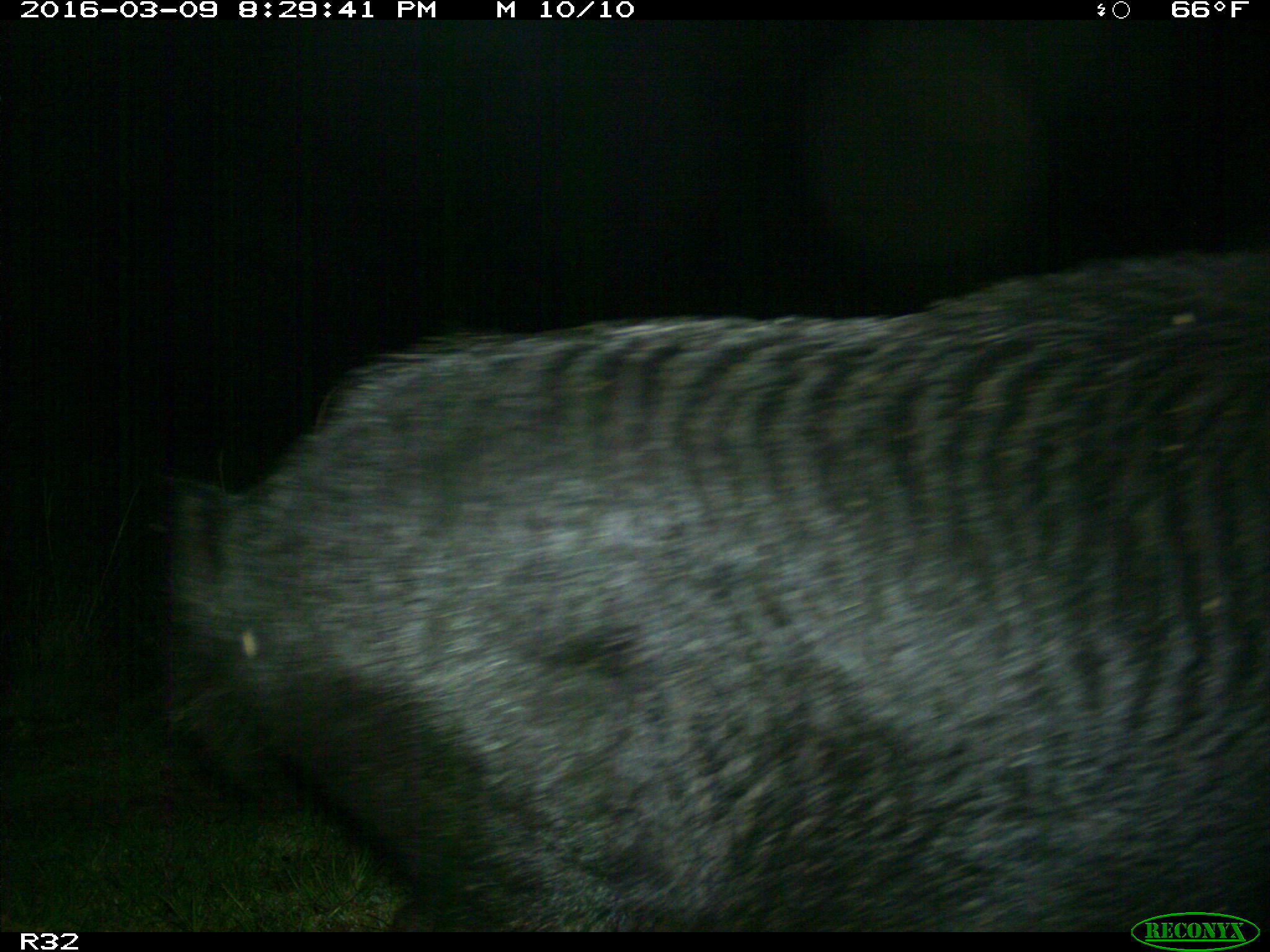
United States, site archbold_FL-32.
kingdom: Animalia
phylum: Chordata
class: Mammalia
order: Artiodactyla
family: Suidae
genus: Sus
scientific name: Sus scrofa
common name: wild boar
Sus scrofa (wild boar).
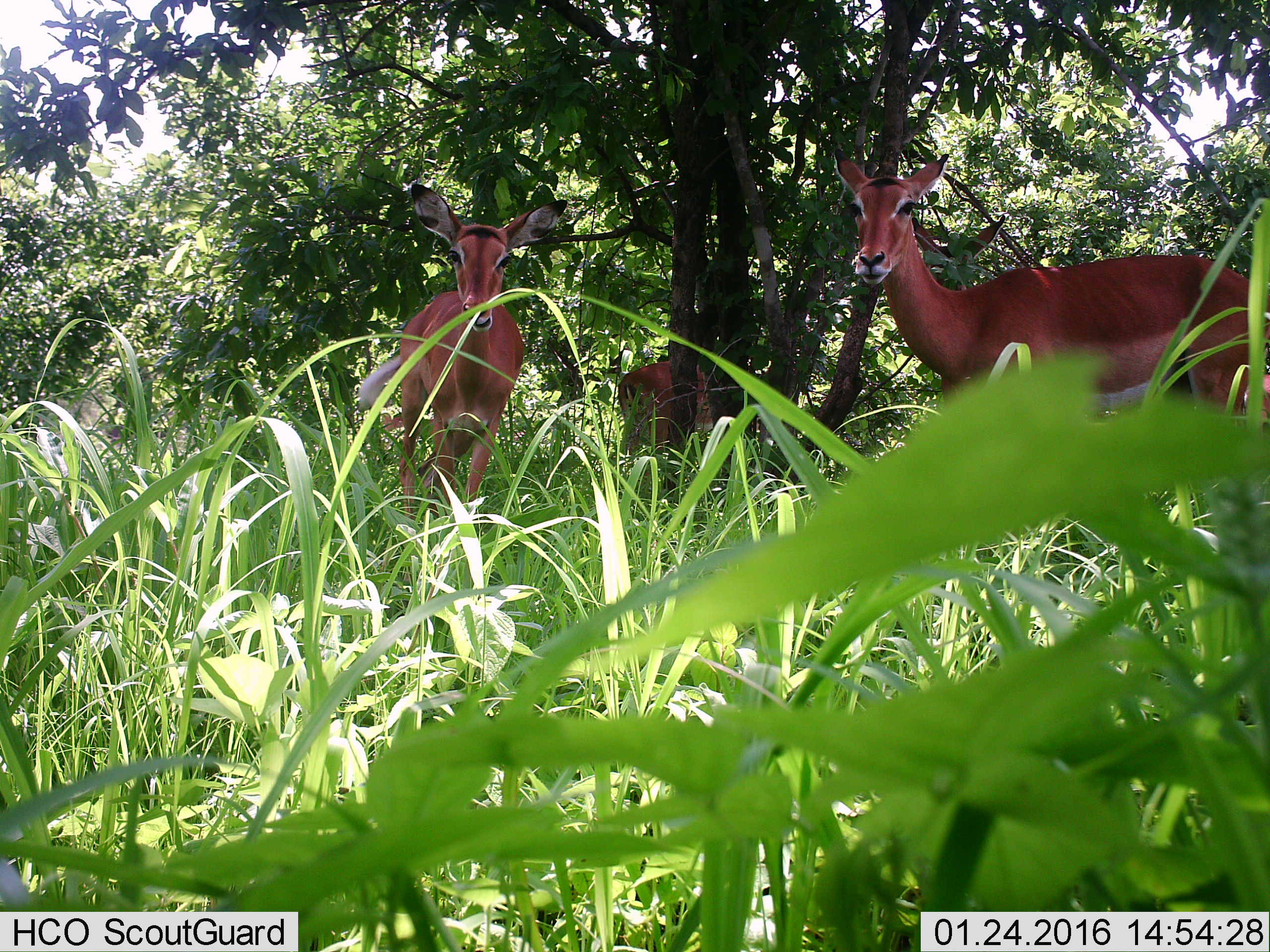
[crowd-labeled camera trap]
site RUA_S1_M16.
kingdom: Animalia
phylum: Chordata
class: Mammalia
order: Artiodactyla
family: Bovidae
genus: Aepyceros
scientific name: Aepyceros melampus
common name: impala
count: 4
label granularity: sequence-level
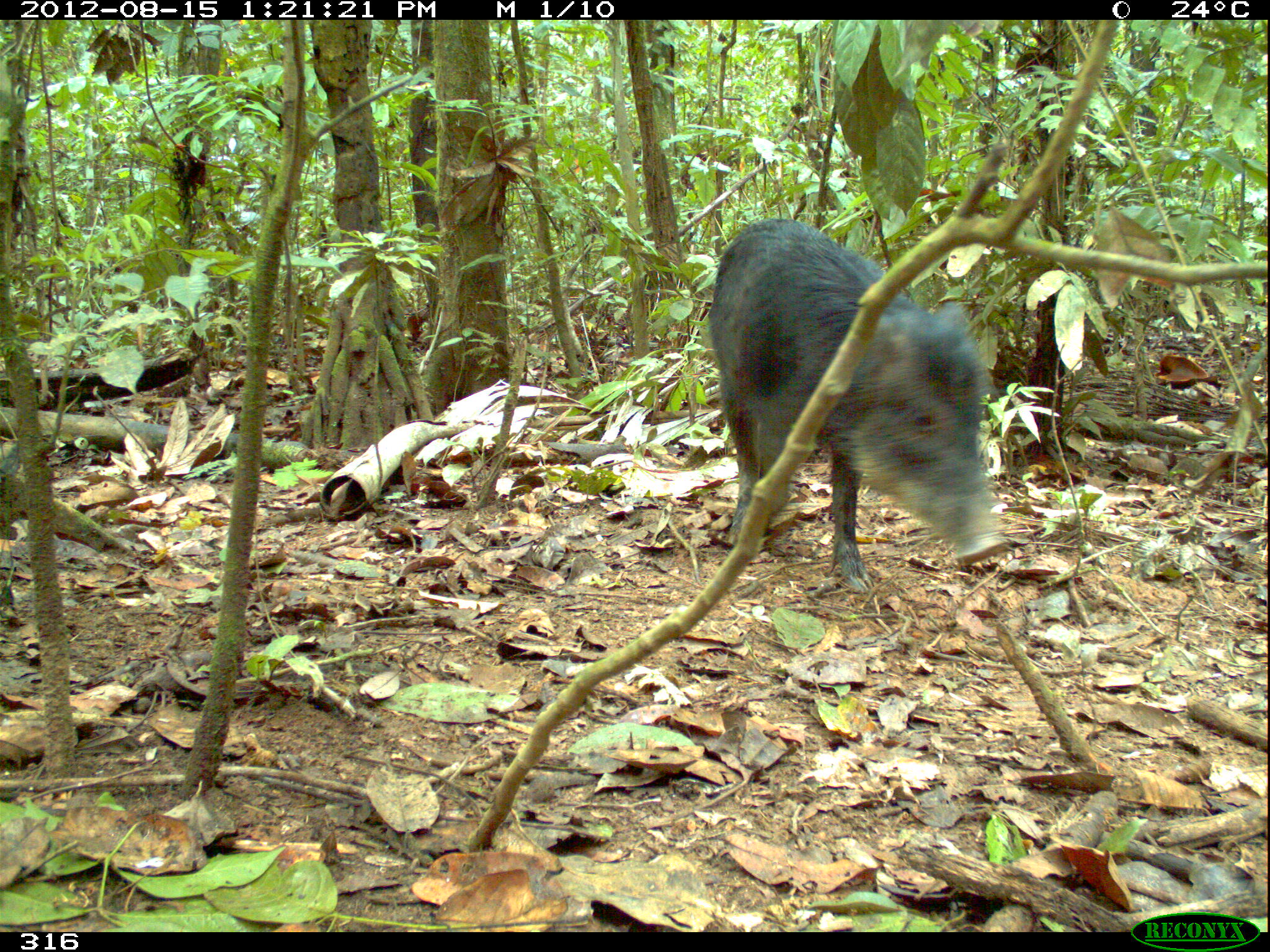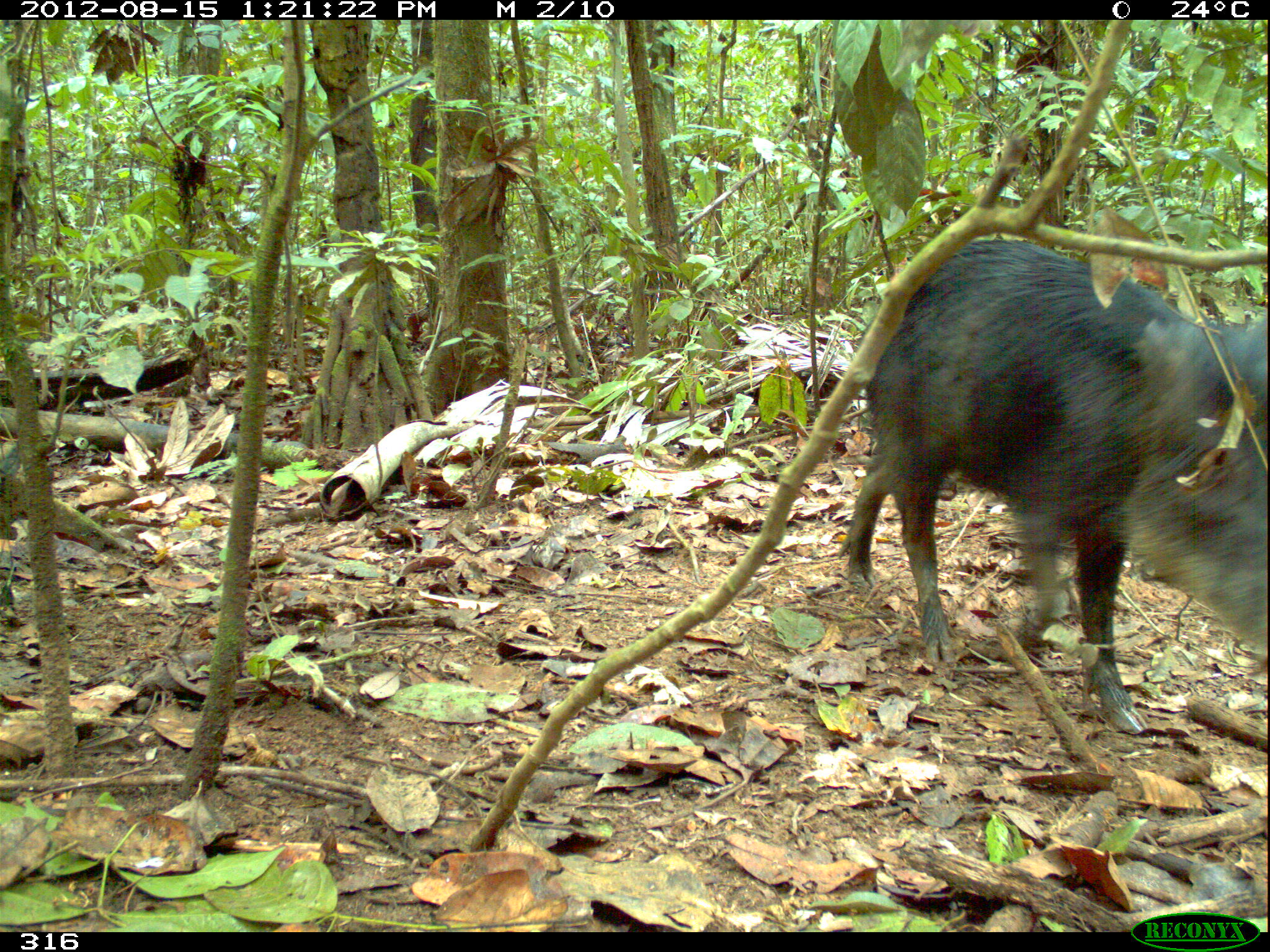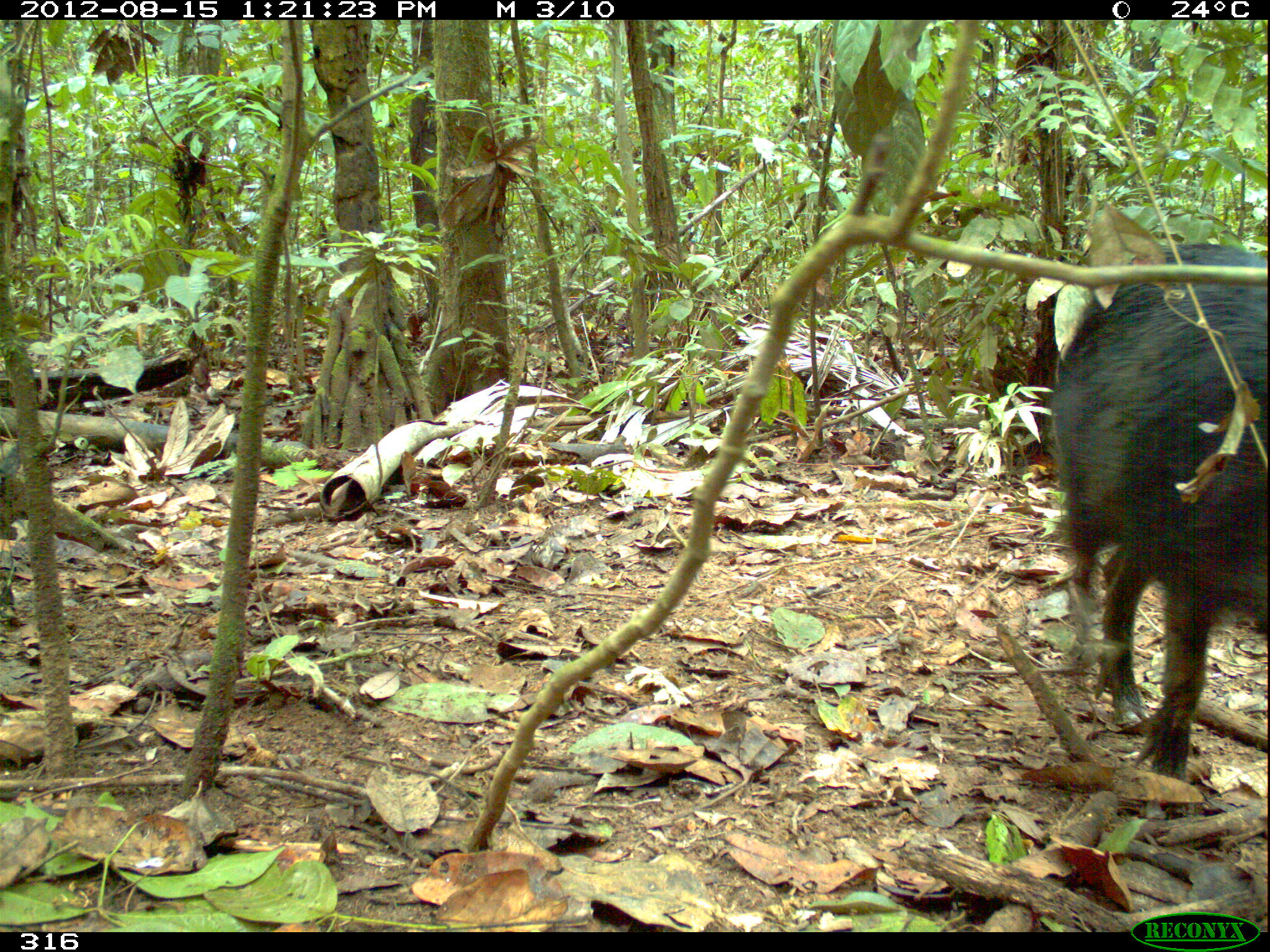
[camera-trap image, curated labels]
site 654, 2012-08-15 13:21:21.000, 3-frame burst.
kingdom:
════════════════════
## [Your goal]
The whole listing above must be duplicated word for word, apart from its pictures.

## [Exercise answer]
United States, site archbold_FL-32.
kingdom: Animalia
phylum: Chordata
class: Mammalia
order: Artiodactyla
family: Suidae
genus: Sus
scientific name: Sus scrofa
common name: wild boar
Sus scrofa (wild boar).
[crowd-labeled camera trap]
site RUA_S1_M16.
kingdom: Animalia
phylum: Chordata
class: Mammalia
order: Artiodactyla
family: Bovidae
genus: Aepyceros
scientific name: Aepyceros melampus
common name: impala
count: 4
label granularity: sequence-level
[camera-trap image, curated labels]
site 654, 2012-08-15 13:21:21.000, 3-frame burst.
kingdom:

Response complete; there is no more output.